Compositions and Carriers
 The novel BMP-12-related proteins of the invention can be part of a composition. In some embodiments, the composition further comprises a BMP-12- related protein containing methionine residues in the positions corresponding to methionines 84 and 121 of SEQ ID NO:1 ("met-BMP-12-related protein"). In certain embodiments, the met-BMP-12-related protein comprises a sequence that is at least 70%, 75%, 80%, 85%, 90%, 92%, 94%, 95%, 96%, 97%, 98%, 99%, or more identical to SEQ ID NO:1 , 3, or 4 and is able to induce formation of tendon and/or ligament-like tissue.

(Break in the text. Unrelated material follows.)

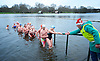 Serpentine Swimming Club <br /> Christmas Day Swimming race <br /> Serpentine, Hyde Park, London, Great Britain <br /> 25th December 2016 <br /> <br /> Robin helps people out of the water at end of race <br /> <br /> <br /> Photograph by Elliott Franks <br /> Image licensed to Elliott Franks Photography Services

 In some embodiments, the composition may comprise or consist essentially of BMP-12-related proteins, including substituted BMP-12-related proteins, truncated BMP-12-related proteins, substituted-truncated BMP-12-related proteins, met-BMP-12-related proteins, and combinations thereof. BMP-12-related proteins can make up at least about 0.1 %, 1%, 5%, 10%, 15%, 20%, 25%, 50%, 70%, 80%, 90%, 95%, 99%, or more of the crude dry weight of the composition. In particular embodiments, substituted BMP-12-related proteins may make up at least about 0.1%, 1%, 5%, 10%, 15%, 20%, 30%, 40%, 50%, 75%, 80%, 85%, 90%, 95%, 99%, 99.9%, or more of the BMP-12-related proteins in the composition. In certain embodiments, the methionine residues of the BMP-12-related protein subunits in the composition can have a per residue substitution rate of at least about 1%, 5%, 10%, 15%, 20%, 25%, 30%, 35%, 40%, 50%, 60%, 70%, 80%, 90%, 95%, 99%, or more. In particular embodiments, the composition may include BMP-12, BMP-13, or MP- 52, including combinations and heterodimers thereof, and further where the proteins may be substituted, truncated, or substituted-truncated.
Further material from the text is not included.